Faroudja NRS Video Processor 
Home Theater Video Processors & Switchers Video Processors
Written by Jerry Del Colliano   
Saturday, 01 June 2002

The name Faroudja is the first that comes to mind when I think about high-performance video, specifically on the subject of line doublers, tripplers , quadruplers and, more recently, scalers. Now that high-end video has pretty much moved to the digital domain, Faroudja has created a new line of video-enhancing products in their Native Rate Series (thus the "NRS" name), which address many of the problems with the picture on a modern digital video system from a completely different angle.

Simplistically, standard video information is "interlaced," which means that each frame is split into two halves. Only half of the information is ever shown on the screen every 60th of a second (known as 480i).
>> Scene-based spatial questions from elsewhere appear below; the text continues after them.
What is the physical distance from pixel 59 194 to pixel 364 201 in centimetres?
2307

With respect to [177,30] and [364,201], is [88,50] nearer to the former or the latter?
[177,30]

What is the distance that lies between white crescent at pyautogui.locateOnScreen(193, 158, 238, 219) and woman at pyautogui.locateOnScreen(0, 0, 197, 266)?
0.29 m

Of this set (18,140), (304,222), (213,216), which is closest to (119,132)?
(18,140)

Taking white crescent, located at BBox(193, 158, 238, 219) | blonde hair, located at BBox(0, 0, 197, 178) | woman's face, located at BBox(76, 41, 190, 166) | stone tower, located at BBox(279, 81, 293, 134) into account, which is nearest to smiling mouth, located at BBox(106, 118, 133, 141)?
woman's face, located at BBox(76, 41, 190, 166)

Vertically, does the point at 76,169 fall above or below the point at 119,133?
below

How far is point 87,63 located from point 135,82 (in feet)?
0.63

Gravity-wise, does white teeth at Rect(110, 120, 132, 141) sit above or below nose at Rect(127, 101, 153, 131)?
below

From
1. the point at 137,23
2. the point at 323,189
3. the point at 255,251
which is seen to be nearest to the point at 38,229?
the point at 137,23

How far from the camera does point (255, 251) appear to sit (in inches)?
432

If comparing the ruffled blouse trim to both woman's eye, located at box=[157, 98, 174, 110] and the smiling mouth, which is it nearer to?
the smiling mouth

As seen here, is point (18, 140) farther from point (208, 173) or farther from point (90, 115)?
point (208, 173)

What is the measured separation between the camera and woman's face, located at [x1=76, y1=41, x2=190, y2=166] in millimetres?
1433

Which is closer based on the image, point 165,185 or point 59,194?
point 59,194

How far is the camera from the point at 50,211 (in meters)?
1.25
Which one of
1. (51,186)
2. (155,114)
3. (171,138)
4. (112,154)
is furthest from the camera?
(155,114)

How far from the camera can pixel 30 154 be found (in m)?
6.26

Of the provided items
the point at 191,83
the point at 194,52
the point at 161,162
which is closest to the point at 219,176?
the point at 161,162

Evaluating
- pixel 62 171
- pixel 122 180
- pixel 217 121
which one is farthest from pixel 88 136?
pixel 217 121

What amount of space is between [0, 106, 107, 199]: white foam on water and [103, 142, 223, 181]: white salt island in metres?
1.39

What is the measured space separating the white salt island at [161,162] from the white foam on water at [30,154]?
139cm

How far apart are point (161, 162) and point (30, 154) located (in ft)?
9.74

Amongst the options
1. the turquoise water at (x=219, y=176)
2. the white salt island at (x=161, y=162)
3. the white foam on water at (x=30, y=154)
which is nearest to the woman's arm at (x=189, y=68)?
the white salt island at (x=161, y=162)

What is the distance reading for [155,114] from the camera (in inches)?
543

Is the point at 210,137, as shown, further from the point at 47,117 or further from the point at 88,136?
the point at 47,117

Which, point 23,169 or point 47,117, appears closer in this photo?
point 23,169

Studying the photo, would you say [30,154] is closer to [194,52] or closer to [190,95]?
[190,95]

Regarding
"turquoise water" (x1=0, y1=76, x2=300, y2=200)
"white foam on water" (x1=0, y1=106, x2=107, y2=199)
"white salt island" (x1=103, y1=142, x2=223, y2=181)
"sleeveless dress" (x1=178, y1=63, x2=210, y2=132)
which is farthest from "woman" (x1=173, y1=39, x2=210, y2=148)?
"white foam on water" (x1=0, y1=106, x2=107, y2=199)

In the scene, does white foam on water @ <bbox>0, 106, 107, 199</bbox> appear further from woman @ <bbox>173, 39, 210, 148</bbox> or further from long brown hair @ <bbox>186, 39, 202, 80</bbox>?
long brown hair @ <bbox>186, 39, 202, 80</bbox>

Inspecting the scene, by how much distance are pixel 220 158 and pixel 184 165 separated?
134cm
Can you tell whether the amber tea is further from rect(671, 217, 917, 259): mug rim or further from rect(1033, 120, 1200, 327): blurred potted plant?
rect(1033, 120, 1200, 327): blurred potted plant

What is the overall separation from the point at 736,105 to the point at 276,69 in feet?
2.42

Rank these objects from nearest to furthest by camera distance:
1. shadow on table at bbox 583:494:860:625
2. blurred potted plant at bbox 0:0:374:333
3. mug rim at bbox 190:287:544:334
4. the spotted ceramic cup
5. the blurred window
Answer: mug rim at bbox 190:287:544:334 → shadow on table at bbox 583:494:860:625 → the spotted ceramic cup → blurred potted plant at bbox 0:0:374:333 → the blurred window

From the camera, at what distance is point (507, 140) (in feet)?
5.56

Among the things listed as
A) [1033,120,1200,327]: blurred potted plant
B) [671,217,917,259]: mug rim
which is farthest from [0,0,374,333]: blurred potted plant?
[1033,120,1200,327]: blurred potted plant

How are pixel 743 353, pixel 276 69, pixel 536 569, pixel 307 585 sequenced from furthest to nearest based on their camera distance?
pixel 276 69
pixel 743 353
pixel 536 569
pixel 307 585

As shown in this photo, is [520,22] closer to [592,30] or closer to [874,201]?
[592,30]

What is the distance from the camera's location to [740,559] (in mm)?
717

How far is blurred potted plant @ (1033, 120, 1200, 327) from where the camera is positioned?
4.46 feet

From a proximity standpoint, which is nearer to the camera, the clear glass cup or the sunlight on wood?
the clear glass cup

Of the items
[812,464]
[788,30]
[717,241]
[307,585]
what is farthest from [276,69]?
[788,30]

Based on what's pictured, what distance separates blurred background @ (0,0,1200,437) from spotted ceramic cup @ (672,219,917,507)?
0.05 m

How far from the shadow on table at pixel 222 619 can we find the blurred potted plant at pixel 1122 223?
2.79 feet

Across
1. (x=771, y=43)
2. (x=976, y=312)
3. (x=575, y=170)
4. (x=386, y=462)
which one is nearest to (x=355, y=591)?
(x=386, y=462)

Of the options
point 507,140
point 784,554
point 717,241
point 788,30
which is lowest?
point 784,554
The line doubler "deinterlaces" the signal by putting the two halves back together again so you get the whole frame every 60th of a second (known as 480p). This reduces flicker, line stair stepping and other yucky motion artifacts. This "progressive" signal is then sent to the scaler stage to calculate new information to increase the scan rate. Other circuits are also applied to improve color and edge detail. Faroudja has over 60 patents that they use to accomplish all this. In my case, I use a Madrigal Imaging D-ILA projector, so my Faroudja NRS was special-ordered to have an output resolution of 1360 x 1024 pixels – the exact amount my projector needs. This principle is called "scaling" and can involve complicated mathematical processes which the NRS does better than other processors.
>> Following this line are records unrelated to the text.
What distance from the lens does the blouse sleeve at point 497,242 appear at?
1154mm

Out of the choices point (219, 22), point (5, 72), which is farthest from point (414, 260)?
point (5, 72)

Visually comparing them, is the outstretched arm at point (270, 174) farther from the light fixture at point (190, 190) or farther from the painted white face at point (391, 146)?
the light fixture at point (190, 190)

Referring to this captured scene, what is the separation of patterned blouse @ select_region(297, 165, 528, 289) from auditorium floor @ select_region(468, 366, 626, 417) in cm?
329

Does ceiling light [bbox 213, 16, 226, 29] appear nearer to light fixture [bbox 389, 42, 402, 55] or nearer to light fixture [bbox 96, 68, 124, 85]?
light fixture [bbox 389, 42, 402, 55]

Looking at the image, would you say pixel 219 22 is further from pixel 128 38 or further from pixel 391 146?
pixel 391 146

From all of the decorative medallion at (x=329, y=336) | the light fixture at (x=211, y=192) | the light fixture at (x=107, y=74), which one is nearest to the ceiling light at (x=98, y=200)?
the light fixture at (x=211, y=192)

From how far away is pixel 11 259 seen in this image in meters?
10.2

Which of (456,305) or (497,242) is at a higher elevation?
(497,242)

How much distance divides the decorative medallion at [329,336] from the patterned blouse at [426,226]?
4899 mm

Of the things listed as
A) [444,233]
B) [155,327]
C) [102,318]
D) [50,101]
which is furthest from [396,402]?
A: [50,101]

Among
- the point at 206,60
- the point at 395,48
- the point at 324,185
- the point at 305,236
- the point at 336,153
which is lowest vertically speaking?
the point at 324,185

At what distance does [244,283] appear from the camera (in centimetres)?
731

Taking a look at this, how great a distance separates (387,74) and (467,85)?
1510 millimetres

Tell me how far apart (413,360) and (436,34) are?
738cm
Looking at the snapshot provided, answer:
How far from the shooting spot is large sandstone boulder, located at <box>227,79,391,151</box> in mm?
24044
The Faroudja NRS as I reviewed it cost $4,995, but it is $3,995 for a unit set-up for a different resolution video monitor like a plasma or rear-projection HDTV. The NRS has a host of inputs, including Composite, S-Video, Component (BNC) and an HDTV pass-through via a computer connection. The HDTV connection is specifically cool from a system control perspective, because not all AV preamps have the bandwidth to successfully pass such a dynamic video signal. The Faroudja can pass the HDTV signal, although it doesn’t mess with it too much – i.e., the "pass-through" concept. Without the Faroudja NRS or a very new AV preamp capable of accepting a component in HDTV signal, you would need some sort of aftermarket HDTV switcher, like ones made by Extron, in the line between your system and your projector or monitor, but these are not nearly as easy to control.
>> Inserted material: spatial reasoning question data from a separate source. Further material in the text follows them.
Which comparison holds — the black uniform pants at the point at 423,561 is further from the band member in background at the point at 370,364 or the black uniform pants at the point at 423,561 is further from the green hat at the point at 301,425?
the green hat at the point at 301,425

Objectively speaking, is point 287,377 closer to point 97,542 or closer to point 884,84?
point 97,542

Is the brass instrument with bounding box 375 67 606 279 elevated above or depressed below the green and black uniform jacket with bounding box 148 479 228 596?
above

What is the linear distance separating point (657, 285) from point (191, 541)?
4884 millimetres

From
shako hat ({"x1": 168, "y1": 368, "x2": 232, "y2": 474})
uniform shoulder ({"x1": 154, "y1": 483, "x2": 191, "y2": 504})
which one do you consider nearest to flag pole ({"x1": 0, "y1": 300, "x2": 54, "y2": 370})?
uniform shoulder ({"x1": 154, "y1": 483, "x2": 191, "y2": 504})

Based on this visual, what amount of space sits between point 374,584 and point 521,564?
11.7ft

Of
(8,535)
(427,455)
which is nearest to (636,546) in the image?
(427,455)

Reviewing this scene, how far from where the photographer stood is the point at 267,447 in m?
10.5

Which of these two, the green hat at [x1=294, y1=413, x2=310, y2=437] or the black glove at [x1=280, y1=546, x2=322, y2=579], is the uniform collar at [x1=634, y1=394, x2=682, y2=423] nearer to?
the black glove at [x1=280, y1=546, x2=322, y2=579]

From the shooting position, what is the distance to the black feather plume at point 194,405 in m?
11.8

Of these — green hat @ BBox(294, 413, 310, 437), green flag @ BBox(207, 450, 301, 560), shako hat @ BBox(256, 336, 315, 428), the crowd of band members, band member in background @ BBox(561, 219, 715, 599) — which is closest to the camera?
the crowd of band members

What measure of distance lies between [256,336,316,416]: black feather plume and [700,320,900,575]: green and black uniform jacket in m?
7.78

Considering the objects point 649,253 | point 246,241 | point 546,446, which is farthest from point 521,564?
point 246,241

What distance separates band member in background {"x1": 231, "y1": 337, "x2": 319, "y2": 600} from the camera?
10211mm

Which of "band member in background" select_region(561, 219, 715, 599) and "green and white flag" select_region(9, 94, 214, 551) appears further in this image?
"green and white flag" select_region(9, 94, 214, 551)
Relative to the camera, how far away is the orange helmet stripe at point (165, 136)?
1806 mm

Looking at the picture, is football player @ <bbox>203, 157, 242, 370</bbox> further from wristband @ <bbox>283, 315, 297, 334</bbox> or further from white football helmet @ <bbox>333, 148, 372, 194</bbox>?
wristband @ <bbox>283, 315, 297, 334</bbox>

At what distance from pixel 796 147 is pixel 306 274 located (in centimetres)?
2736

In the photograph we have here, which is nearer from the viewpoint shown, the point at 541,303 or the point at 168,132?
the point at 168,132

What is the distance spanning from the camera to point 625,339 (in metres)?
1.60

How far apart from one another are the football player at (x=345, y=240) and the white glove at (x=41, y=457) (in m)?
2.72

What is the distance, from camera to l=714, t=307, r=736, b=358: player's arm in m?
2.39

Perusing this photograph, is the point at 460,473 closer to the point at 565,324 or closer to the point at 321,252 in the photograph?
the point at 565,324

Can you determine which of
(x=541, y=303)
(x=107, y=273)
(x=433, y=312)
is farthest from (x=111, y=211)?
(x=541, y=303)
The NRS controls aspect ratios neatly by managing everything from 4:3 to letterbox to anamorphic along with anamorphic-plus, which is useful for an anamorphic image in a wide-angle screen from a 4:3 projector. Outputs from the NRS include RGB, YprPb on (5) BNCs or D-15. The video adjustments on the NRS are hidden in menus accessible from the front page. These include brightness, contrast, color, tint, noise reduction, detail, Image shift and pattern generator. Faroudja offers a simple remote that can be used in some systems to switch inputs and or aspect ratios, but it has been suggested to me that the NRS is best controlled by RS232 systems like Crestron or AMX because of the complexity of the processor and the small size of the LCD display.

Unless you are really savvy in the world of video and video set-up, I recommend that you have a professional video guru tune your digital video system so that you can guarantee that you are getting the most out of what will be a large investment. I first enlisted the help of Nicolas Grieco, who was mentored by Joe Kane and consulted with Madrigal Imaging on the MPD eight- and nine-inch CRT projectors, to help get my system up and rolling. Nick and I then agreed to bring in a second guru in. William Phelps, based in San Jose, California, agreed take my D-ILA to the next level in terms of contrast through his unique modifications and creative set-up for digital projectors. Both Grieco and Phelps used the Faroudja as the tool to adjust the video settings despite the fact that the projector has nearly all of the same settings in its menu. They both said that the Faroudja’s controls were more accurate, but both complained about how touchy the physical controls on the NRS menus were.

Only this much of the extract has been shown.